Ein jeder Bruch bringt Schmerzen mit sich, da die hochsensible Knochenhaut, das Periost, mit vielen kleinen Nerven durchzogen ist. Eine Reizung dieser Nerven, wie sie bei einem Knochenbruch auftritt, resultiert in starken Schmerzen. Initial können die Schmerzen mit NSAR (nicht steroidale AntiRheumatika) wie Ibuprofen, oder Paracetamol bekämpft werden. Oft schmerzt der Bruch auch nur unmittelbar nach der Fraktur, und danach nur noch bei Bewegung. Auf dem Weg ins Krankenhaus sind daher eine Schonhaltung und möglichst wenig Bewegung ratsam. Während den Operationen werden Schmerzmittel gegeben, meist Opioide wie Morphin, oder Fentanyl. Nach der Operation ist das Gewebe natürlicherweise geschwollen, da Blut und Gewebsflüssigkeit ausgetreten sind. Die Schwellung kann auf Nervenfasern drücken, und weitere Schmerzen verursachen. Sie geht allerdings meist binnen einer Woche zurück, da überschüssige Flüssigkeit im Bruchbereich dann wieder vom Körper resorbiert wird. Bis dahin können Schmerzmittel eingenommen werden. Allgemein muss und soll kein Patient Schmerzen empfinden, und sollte dies der Fall sein, hat er ein Recht auf analgetische Behandlung.

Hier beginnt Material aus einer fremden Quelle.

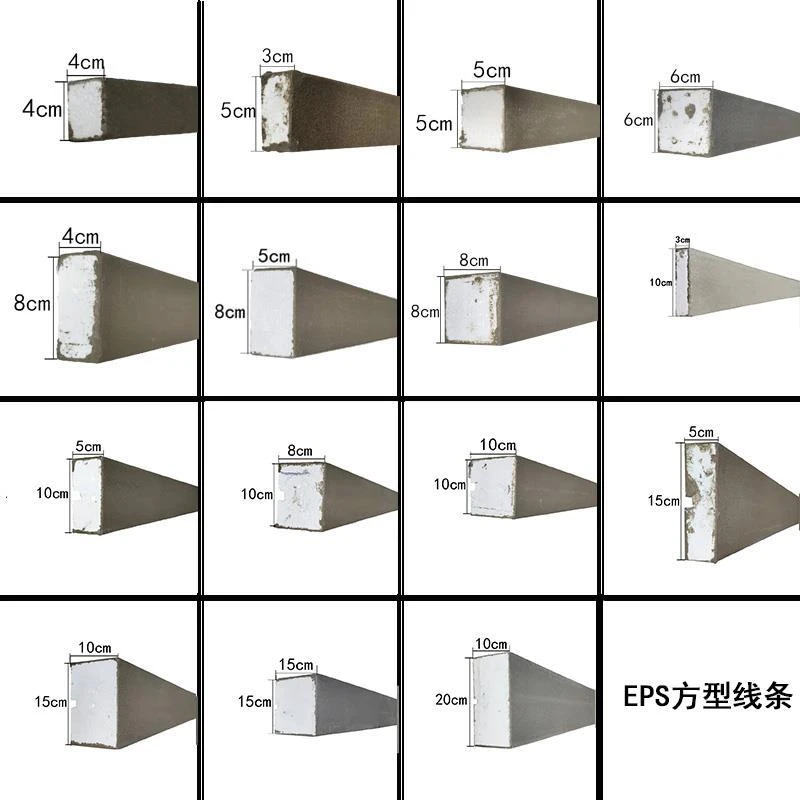 4cm
4cm

3cm
5cm

5cm
5cm

6cm
6cm

4cm
8cm

5cm
8cm

8cm
8cm

3cm
10cm

5cm
10cm

8cm
10cm

10cm
10cm

5cm
15cm

10cm
15cm

15cm
15cm

10cm
20cm

EPS方型线条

Eine Nachbehandlung ist insbesondere bei Handgelenksbrüchen wichtig. Mittels Physiotherapie und Reha wird so früh wie möglich versucht, die ursprüngliche Bewegungsfreiheit wiederherzustellen. Nach 6-wöchiger Immobilisierung haben sich Muskeln zurückgebildet, Sehnen verkürzt. Aufgabe der Physiotherapie ist es nun, die Funktionalität der Hand behutsam wiederherzustellen. Aber auch nach einer Operation fühlen sich viele Patienten unsicher, und wissen nicht, wie viel sie ihrer Hand zutrauen können. Daher wird in einem multidisziplinären Team der Patient wieder an seine alltäglichen Aufgaben gewöhnt, so dass ein fließender Übergang zwischen Entlassung aus dem Krankenhaus, und Wiederaufnahme eines selbstständigen Lebens möglich wird.